A review by stevie_b
Tyrell by Coe Booth

3.0

Tyrell's father is in prison...again. Tyrell is doing his best to be the man of the family. At home he's working to keep his mother from completely falling apart, he has dropped out of school and is finding small ways to make a little money to keep them fed. All the while he is dreaming of the day when his girlfriend, Novisha, has finished high school and they can get married and move away together. When Tyrell and his family get placed in an especially rough hotel for a weekend Tyrell is forced to step up to make sure his family stays together. To do this, Tyrell has to come to terms with what risks he is willing to take.
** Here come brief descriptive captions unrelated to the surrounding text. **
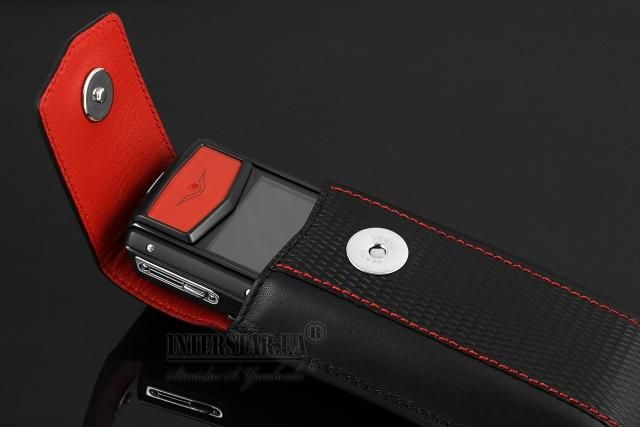 Android-смартфон под брендом Vertu Android-смартфон под брендом Vertu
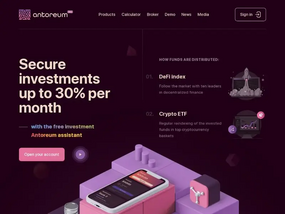 Antoreum (antoreum.com)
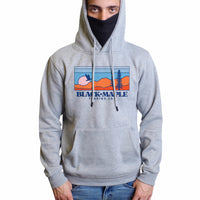 Goose Sunset BMT Logo SOE Hoodie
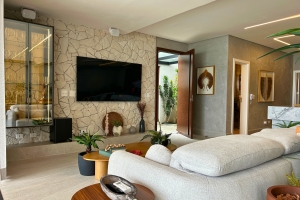 Praia Juquehy - Condomínio Pé na Areia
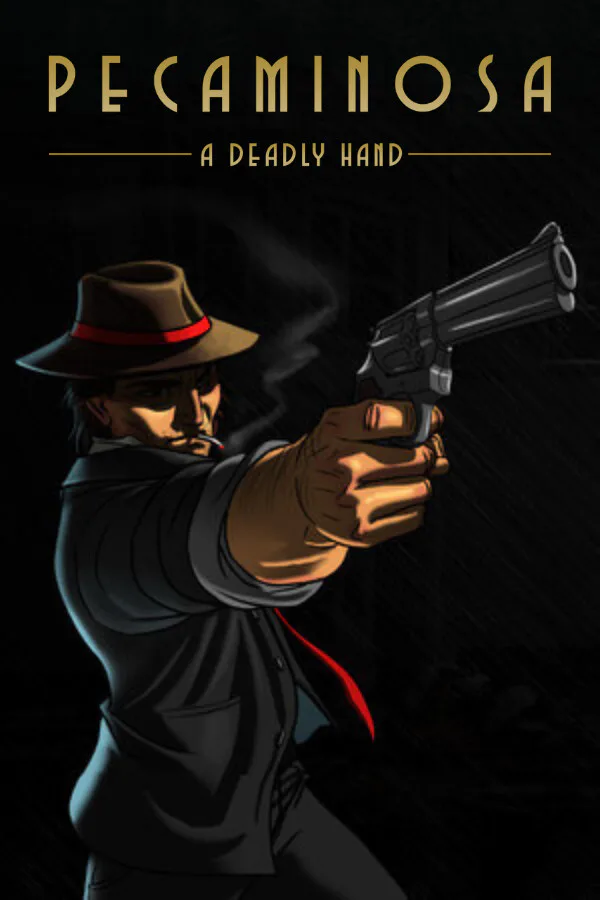 Copertina di Pecaminosa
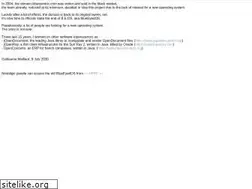 Sites similar to blueeyedos.com
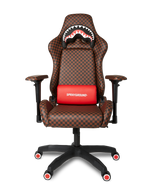 SPRAYGROUND® GAMING CHAIR SUPERCHARGED SHARKS IN PARIS GAMING CHAIR - SUPER RARE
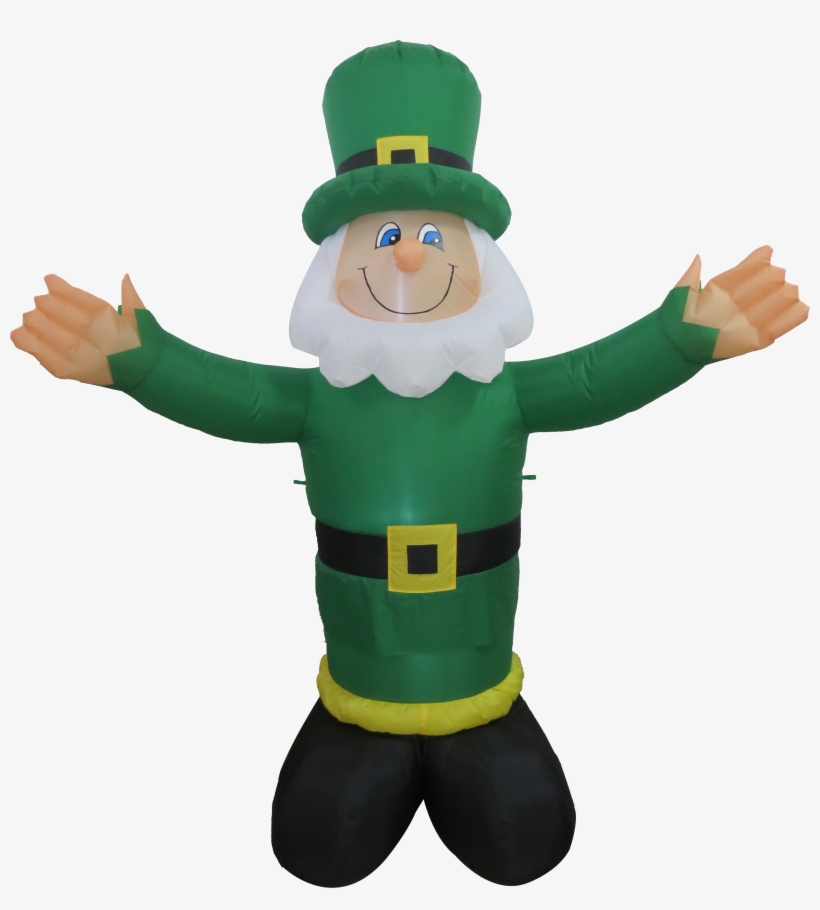 St Patrick Day Leprechaun - Saint Patrick's Day, transparent png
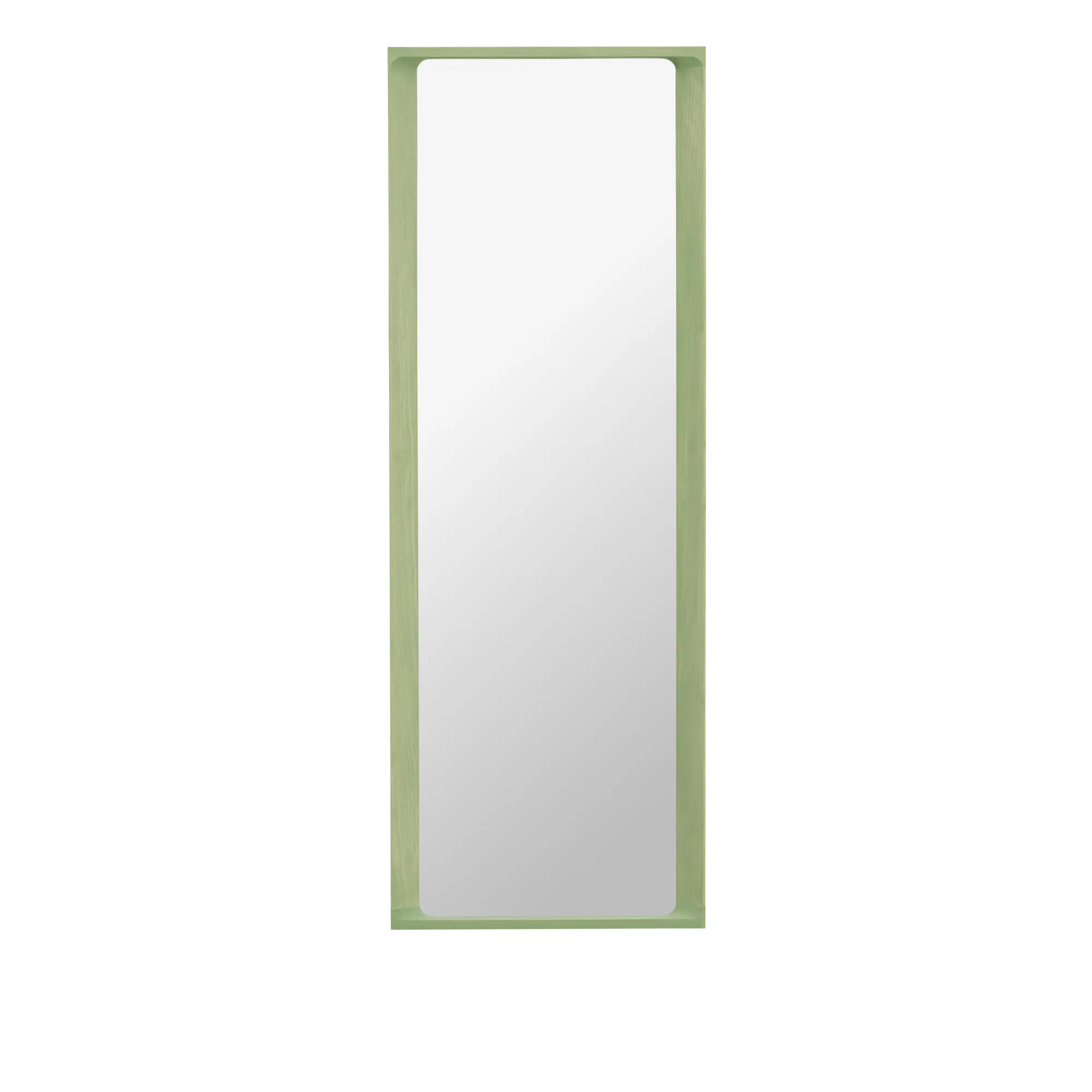 Arced Mirror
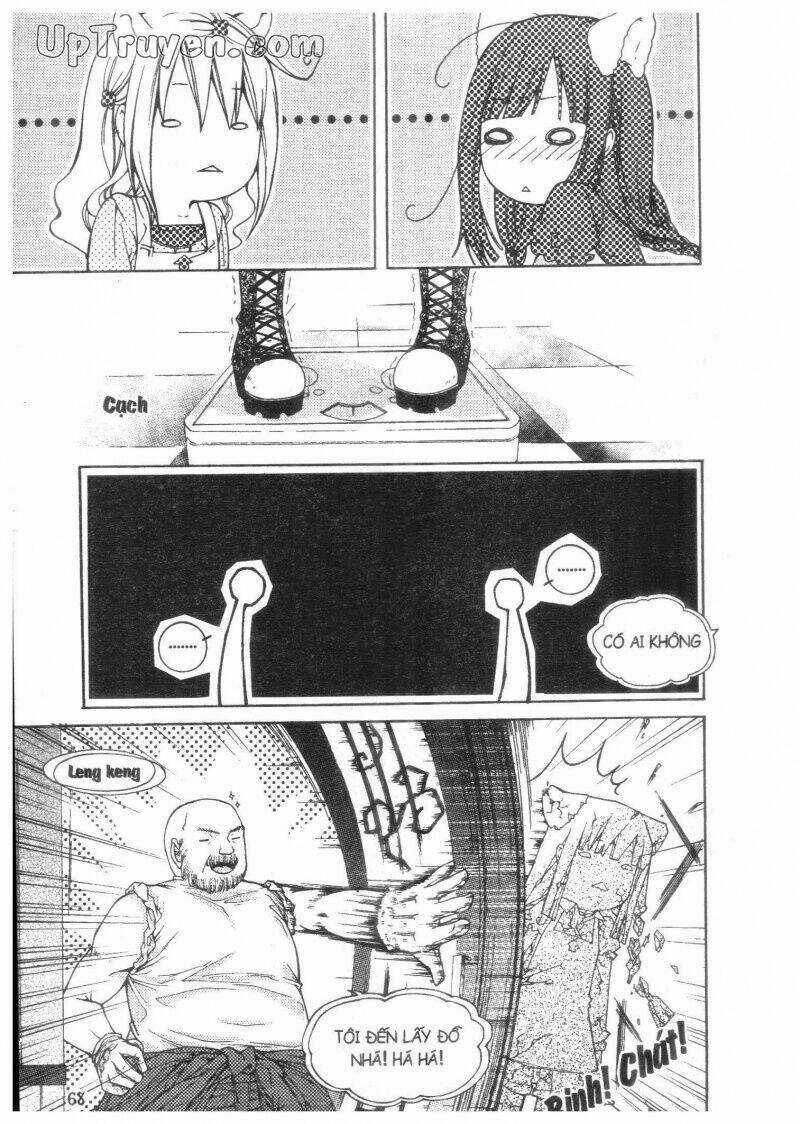 Khu Vườn Ảo Mộng Chapter 4 trang 65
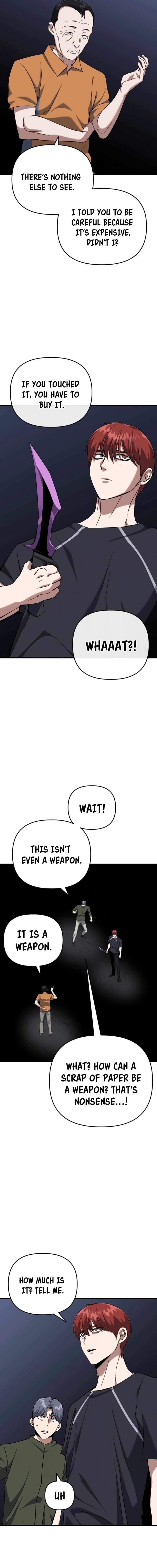 Read Killing Killer chapter 103 image 4 on Lezhin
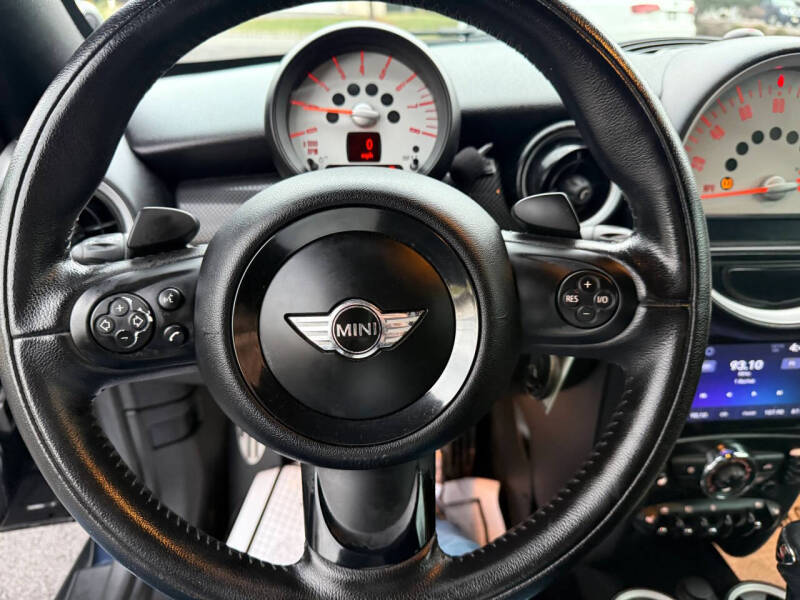 2012 MINI Cooper Coupe S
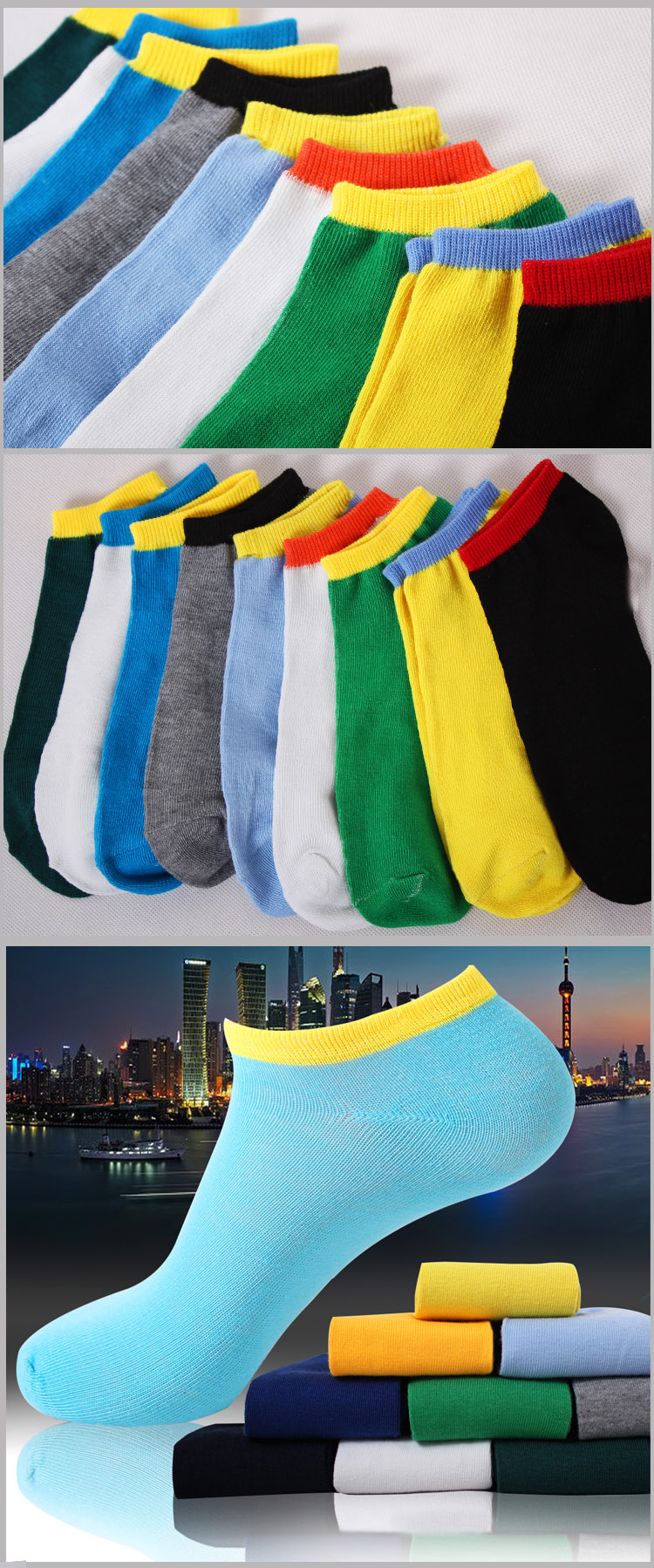 Chaussettes - collants mouvement - Ref 768939 Image 8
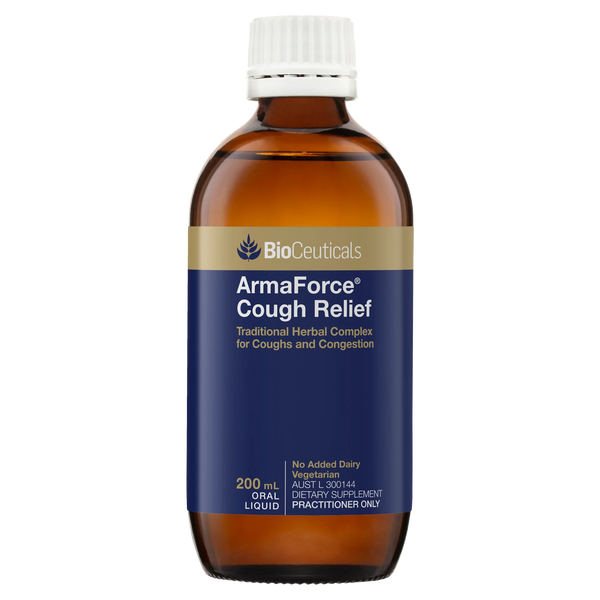ArmaForce® Cough Relief 200mL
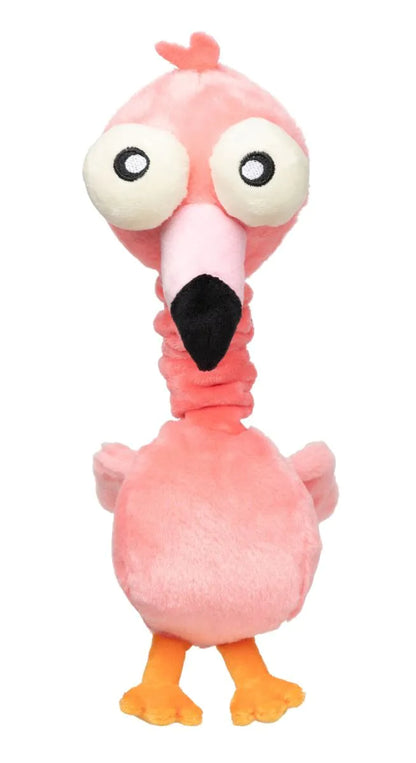 Fuzzyard- Neckole The Flamingo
Mature themes and language fill this realistic, and somewhat bleak, story. The writing style is casual and it was written in dialect. I really appreciate this book for being representative of poverty and the African American experience. I think it is important to illuminate to a younger audience how fighting to keep your family fed and in a house can get you entrenched in debt and in trouble with the law. This can either help to make an audience more empathetic to the struggles of their fellow man or allows less fortunate readers to see a comrade in Tyrell. Tyrell's character development was really well flushed out. His struggles with the difficulties of his relationship with both Novisha and Jasmine does help to illuminate him; but, in some ways, Novisha and Jasmine seem a little two dimensional.